Anything that deviates from these expectations becomes a detection signal—not "is this extension on a bad list?" but "is this file type expected from this source at this boundary?"
This aligns with TLCTC's boundary notation: ||[context][@Source→@Target]||. At each crossing, you specify what's expected, making deviations visible.
Objection Handling
Organizations resist whitelisting with predictable objections. Each objection, properly understood, is actually an argument for the approach:
| Objection | Reality |
|---|---|
| "We don't know all the file types we need" | Then you don't understand your attack surface. Discovery is the first step to defense. |
| "Too much operational overhead" | The "overhead" is actually understanding your environment. That's not overhead—it's the job. |
| "False positives will disrupt business" | False positives reveal undocumented workflows, shadow IT, and unexpected data flows. These are security findings, not annoyances. |
| "We can't maintain it" | If you can't maintain a whitelist, you can't defend the boundary. The complexity exists whether you acknowledge it or not. |
SDLC Context: Where Blacklists Are Useless
Consider the software development lifecycle. A developer downloads a dependency:
A blacklist doesn't help here—.js, .py, .jar are all "expected" file types in development. What matters is:
- Is this source in our trust registry?
- Does this artifact match expected hashes/signatures?

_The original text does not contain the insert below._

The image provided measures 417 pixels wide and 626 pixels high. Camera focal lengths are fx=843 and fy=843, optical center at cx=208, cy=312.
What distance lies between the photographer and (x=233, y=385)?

- Is this file type expected from THIS source at THIS boundary?
Blacklists answer none of these questions. Whitelists answer all of them.
Stop playing defense against an infinite list of "bad" extensions. Go offensive: define what's expected, flag what isn't, and treat every boundary as a control point with explicit trust decisions. The complexity is real. Hiding from it doesn't make it go away.
A Final Note: File Type Control Is Not Enough
Everything discussed in this article addresses one control dimension: controlling what file types may cross boundaries. This is necessary but not sufficient for the PROTECT objective against #7 Malware.
A more complete FEC protection strategy requires additional complementary controls:
| Control | Function | Where in Chain | Catches |
|---|---|---|---|
| File Type Control | What MAY enter | Boundary crossing | Unexpected formats from unexpected sources |
| Malware Scanner | What IS malicious | Content inspection | Known malware signatures/behaviors |
| Application Control | What MAY execute | Runtime | Unapproved code execution attempts |
Each control alone is insufficient and consider also umbrella controls:
- File Type Control alone fails against malware in allowed types, parser zero-days, and anything arriving through expected channels.
- Malware Scanner alone fails against zero-day malware, fileless attacks, encrypted payloads, and novel techniques.
- Application Control alone fails against LOLBAS abuse (PowerShell is on the allowlist), macro execution in approved Office, and interpreter abuse.
For Tier 3 formats specifically, add a fourth imperative: patch your parsers. You cannot allowlist or scan your way out of a heap overflow in libwebp. When the threat requires exploiting implementation flaws, fixing those flaws is the primary defense.
File type control—done properly with whitelists, not blacklists—is one essential layer. But it's only one layer. Design your defenses accordingly.